Few firms utilizing AI tools reported laying off workers because of it. Instead, many businesses that use AI were expanding compared with other firms.
They also were developing new work flows, training staff on the technology and purchasing related services, the researchers said.
The rate of AI use among business sectors varied widely, from 1.4 percent in construction and agriculture to 18.1 percent in information technology.
Larger firms were more likely to be using the technology than small and medium-sized firms, but the smallest firms used it more than medium-sized businesses, the researchers said.
The type of work AI was used for the most included marketing tasks, customer service chatbots, getting computers to understand human languages, text and data analytics and voice recognition.
Erik Paul, chief operating officer of a software development company in Orlando, Florida, has been using AI tools for about a year to generate images for marketing materials, help write compliance paperwork and compare versions of documentation for products.
“It has become an integral part of our day, but the problem is, you can’t trust it,” Paul said on Thursday.
“You can never blindly copy and paste.
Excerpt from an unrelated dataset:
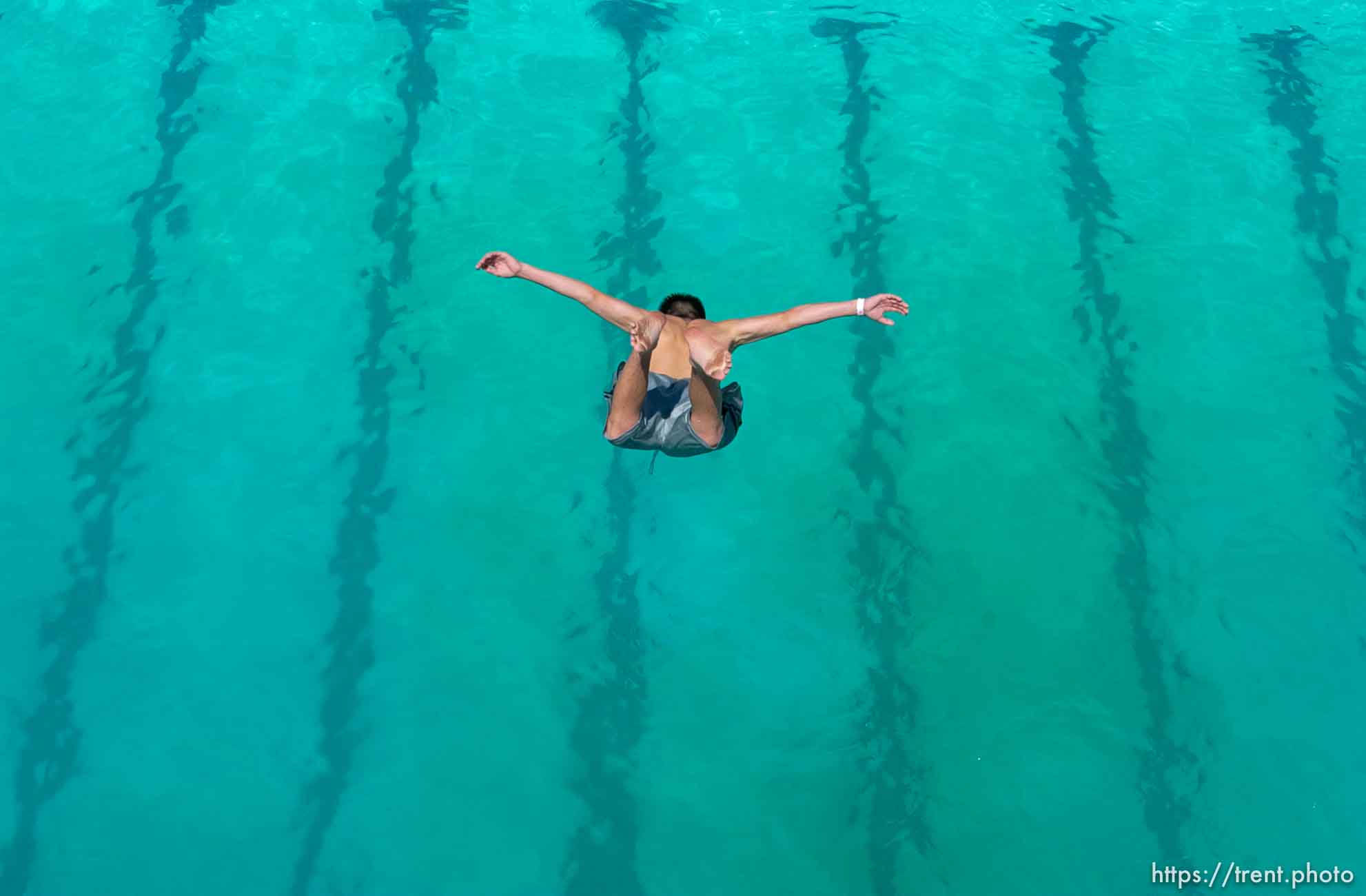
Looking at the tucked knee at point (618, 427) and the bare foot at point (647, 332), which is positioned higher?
the bare foot at point (647, 332)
Sometimes the context gets thrown off and it throws in erroneous details that aren’t helpful or change the tone of the topic you are writing about,” he added.
The two places with the US’ highest AI use by firms, Colorado and Washington, had adoption rates of 7.4 percent and 7.2 percent respectively.
Not far behind those were Florida, Delaware, California and Washington State.
Mississippi had the smallest AI use with 1.7 percent of firms.
The survey showed some ambivalence among firms about whether they would adopt AI to their businesses in the near future or continue using it.
Two-thirds of firms not yet using AI reported that they expect to remain non-users, while 14 percent not yet using the technology were unsure if they would do so down the road.
About 14 percent of current users reported that they did not expect to continue utilizing AI in the near future, “potentially indicating some degree of ongoing experimentation or temporary use that may result in de-adoption,” the researchers said.